### [Short task]
Arrange the lines from the one containing "Looking at this" through the end of the entries as a JSON list of strings, one string per line, with blank lines omitted.

(Entries from a data collection)
#####

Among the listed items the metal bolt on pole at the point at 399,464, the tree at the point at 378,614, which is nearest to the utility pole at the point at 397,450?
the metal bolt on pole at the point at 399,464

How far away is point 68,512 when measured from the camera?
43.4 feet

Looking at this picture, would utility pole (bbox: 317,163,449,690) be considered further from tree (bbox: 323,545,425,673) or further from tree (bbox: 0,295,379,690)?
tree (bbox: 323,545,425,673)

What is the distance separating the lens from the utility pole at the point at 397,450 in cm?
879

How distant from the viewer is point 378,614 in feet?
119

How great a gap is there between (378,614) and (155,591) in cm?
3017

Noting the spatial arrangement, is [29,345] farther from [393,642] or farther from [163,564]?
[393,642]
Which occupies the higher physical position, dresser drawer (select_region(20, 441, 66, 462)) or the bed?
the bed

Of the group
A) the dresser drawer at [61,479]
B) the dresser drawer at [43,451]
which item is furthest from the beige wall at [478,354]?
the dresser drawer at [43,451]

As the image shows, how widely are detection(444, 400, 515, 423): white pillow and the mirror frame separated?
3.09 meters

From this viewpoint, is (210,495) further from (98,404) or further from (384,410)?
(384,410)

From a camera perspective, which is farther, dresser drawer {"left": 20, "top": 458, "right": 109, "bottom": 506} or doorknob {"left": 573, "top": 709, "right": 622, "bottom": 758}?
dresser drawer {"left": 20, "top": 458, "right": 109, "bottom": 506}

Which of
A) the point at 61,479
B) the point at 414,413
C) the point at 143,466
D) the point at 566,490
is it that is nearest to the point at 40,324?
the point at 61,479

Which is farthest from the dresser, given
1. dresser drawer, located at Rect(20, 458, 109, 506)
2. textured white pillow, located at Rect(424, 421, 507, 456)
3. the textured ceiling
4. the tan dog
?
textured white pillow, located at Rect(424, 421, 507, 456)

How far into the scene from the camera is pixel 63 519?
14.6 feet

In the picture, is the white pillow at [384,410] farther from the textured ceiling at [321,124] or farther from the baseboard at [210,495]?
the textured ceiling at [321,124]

#####

### [Answer to this task]
[
  "Looking at this picture, would utility pole (bbox: 317,163,449,690) be considered further from tree (bbox: 323,545,425,673) or further from tree (bbox: 0,295,379,690)?",
  "tree (bbox: 323,545,425,673)",
  "What is the distance separating the lens from the utility pole at the point at 397,450 in cm?",
  "879",
  "How distant from the viewer is point 378,614 in feet?",
  "119",
  "How great a gap is there between (378,614) and (155,591) in cm?",
  "3017",
  "Noting the spatial arrangement, is [29,345] farther from [393,642] or farther from [163,564]?",
  "[393,642]",
  "Which occupies the higher physical position, dresser drawer (select_region(20, 441, 66, 462)) or the bed?",
  "the bed",
  "Of the group",
  "A) the dresser drawer at [61,479]",
  "B) the dresser drawer at [43,451]",
  "which item is furthest from the beige wall at [478,354]?",
  "the dresser drawer at [43,451]",
  "As the image shows, how widely are detection(444, 400, 515, 423): white pillow and the mirror frame separated?",
  "3.09 meters",
  "From this viewpoint, is (210,495) further from (98,404) or further from (384,410)?",
  "(384,410)",
  "From a camera perspective, which is farther, dresser drawer {\"left\": 20, \"top\": 458, \"right\": 109, \"bottom\": 506} or doorknob {\"left\": 573, \"top\": 709, \"right\": 622, \"bottom\": 758}?",
  "dresser drawer {\"left\": 20, \"top\": 458, \"right\": 109, \"bottom\": 506}",
  "Which of",
  "A) the point at 61,479",
  "B) the point at 414,413",
  "C) the point at 143,466",
  "D) the point at 566,490",
  "is it that is nearest to the point at 40,324?",
  "the point at 61,479",
  "Which is farthest from the dresser, given",
  "1. dresser drawer, located at Rect(20, 458, 109, 506)",
  "2. textured white pillow, located at Rect(424, 421, 507, 456)",
  "3. the textured ceiling",
  "4. the tan dog",
  "?",
  "textured white pillow, located at Rect(424, 421, 507, 456)",
  "How far into the scene from the camera is pixel 63 519?",
  "14.6 feet",
  "In the picture, is the white pillow at [384,410] farther from the textured ceiling at [321,124] or farther from the baseboard at [210,495]?",
  "the textured ceiling at [321,124]"
]